Warren campaign spokesman Chris Hayden says she's avoided special VIP receptions at DNC events, keeping with Warren's "no special access" for big donors pledge. He noted that her past fundraising bolstered Democratic candidates across the country. No decisions have been made, he said, about how she would handle large sums pouring into the party from fundraisers if she becomes the nominee.
So far, Warren's 2020 strategy of shunning donors appears to be working. She raised nearly $25 million during the third quarter and touts a grassroots operation that yielded a $26 average donation during that period. She's repeatedly slammed rivals including former Vice President Joe Biden for relying on big-dollar donors to fund his 2020 presidential campaign and reversing his past opposition to outside money backing his candidacy.
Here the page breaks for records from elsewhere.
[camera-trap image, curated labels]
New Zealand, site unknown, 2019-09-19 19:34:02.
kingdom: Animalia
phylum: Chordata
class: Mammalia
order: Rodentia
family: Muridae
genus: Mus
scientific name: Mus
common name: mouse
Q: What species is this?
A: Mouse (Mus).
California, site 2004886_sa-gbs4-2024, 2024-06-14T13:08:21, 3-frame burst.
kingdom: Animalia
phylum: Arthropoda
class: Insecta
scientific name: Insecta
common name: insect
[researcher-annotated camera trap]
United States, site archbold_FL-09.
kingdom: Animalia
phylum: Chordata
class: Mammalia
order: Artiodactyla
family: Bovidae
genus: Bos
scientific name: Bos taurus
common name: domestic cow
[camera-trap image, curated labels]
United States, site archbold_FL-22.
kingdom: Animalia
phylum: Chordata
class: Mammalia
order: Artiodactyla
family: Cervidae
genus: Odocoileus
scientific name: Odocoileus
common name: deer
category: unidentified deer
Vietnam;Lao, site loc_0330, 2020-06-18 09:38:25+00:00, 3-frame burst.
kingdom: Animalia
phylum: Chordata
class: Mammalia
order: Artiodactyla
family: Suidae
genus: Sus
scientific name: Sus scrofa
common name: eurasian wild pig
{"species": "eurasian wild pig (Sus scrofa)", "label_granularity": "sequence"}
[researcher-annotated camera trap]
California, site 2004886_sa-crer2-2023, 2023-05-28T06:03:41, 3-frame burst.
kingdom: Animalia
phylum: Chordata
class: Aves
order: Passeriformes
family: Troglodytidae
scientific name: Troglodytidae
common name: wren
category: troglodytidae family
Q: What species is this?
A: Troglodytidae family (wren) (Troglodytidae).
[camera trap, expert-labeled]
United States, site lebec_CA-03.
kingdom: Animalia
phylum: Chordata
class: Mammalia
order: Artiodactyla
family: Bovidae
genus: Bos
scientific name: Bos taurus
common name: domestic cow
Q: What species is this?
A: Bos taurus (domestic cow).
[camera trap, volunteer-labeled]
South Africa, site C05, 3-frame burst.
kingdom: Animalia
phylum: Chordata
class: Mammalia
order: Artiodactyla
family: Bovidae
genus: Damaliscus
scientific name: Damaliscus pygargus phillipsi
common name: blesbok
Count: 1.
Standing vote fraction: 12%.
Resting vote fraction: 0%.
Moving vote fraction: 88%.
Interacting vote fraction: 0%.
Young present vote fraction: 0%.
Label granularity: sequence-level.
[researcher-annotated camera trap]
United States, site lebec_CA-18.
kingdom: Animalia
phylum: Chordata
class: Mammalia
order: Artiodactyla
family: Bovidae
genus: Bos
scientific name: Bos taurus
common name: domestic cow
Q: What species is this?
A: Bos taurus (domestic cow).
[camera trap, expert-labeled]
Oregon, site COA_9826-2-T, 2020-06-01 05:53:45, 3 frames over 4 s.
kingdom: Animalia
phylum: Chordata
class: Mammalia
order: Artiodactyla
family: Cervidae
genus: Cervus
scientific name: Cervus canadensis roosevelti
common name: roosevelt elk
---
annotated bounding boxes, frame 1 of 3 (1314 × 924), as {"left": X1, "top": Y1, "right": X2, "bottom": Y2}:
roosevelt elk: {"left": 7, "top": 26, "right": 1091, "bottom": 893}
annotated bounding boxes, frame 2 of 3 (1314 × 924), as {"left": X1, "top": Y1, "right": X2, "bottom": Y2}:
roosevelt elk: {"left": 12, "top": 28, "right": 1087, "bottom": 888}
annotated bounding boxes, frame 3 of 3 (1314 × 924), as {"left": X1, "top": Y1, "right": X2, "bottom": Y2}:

But as recently as last year, Warren spent considerable time and money cultivating relationships with the very same types of donors she now derides. Since her election to the Senate in 2012, Warren has spent more than $2.6 million holding fundraisers and used some of the proceeds to seed her presidential run, which she got off the ground with a $10.4 million transfer from her Senate campaign account, according to an analysis of records by The Associated Press.
Over the years, she spent more than $1.6 million on fundraising consulting, nearly $500,000 on catering for fundraisers and at least $67,000 renting out event spaces, the AP's analysis found. That includes $43,000 spent at the four-star Charles Hotel in Cambridge, Massachusetts, where Warren lives, $38,000 at the five-star Fairmount Copley Plaza Hotel and almost $20,000 at City Winery, both in nearby Boston.
Last year was one of Warren's top-spending years. She dropped $546,000 on fundraising while campaigning for reelection and laying the groundwork for her presidential run, records show. During that period she attended fundraisers hosted by Silicon Valley donor Karla Jurvetson, tech entrepreneur Stephen M. Silberstein, former Pennsylvania Gov. Ed Rendell and Stephen Cozen, the head of Cozen O'Connor, a Philadelphia law firm that reported making $2.1 million in lobbying fees in 2018, records show.
Rendell, who has helped Biden raise money for his presidential campaign, said he co-chaired the Warren fundraiser while she sought Senate reelection last year and donated $4,500. He said Warren sent him a handwritten thank you note then but slammed him and other past donors after they attended an April fundraiser for Biden.
"She attacked us, and I think 22 of us had given the maximum to her the year before at a swanky party in a swanky restaurant," Rendell said. "We were called bundlers and access-seekers and all sorts of names by Elizabeth, including me. And I'm not a rich guy. For me, giving $4,500 is a lot of money."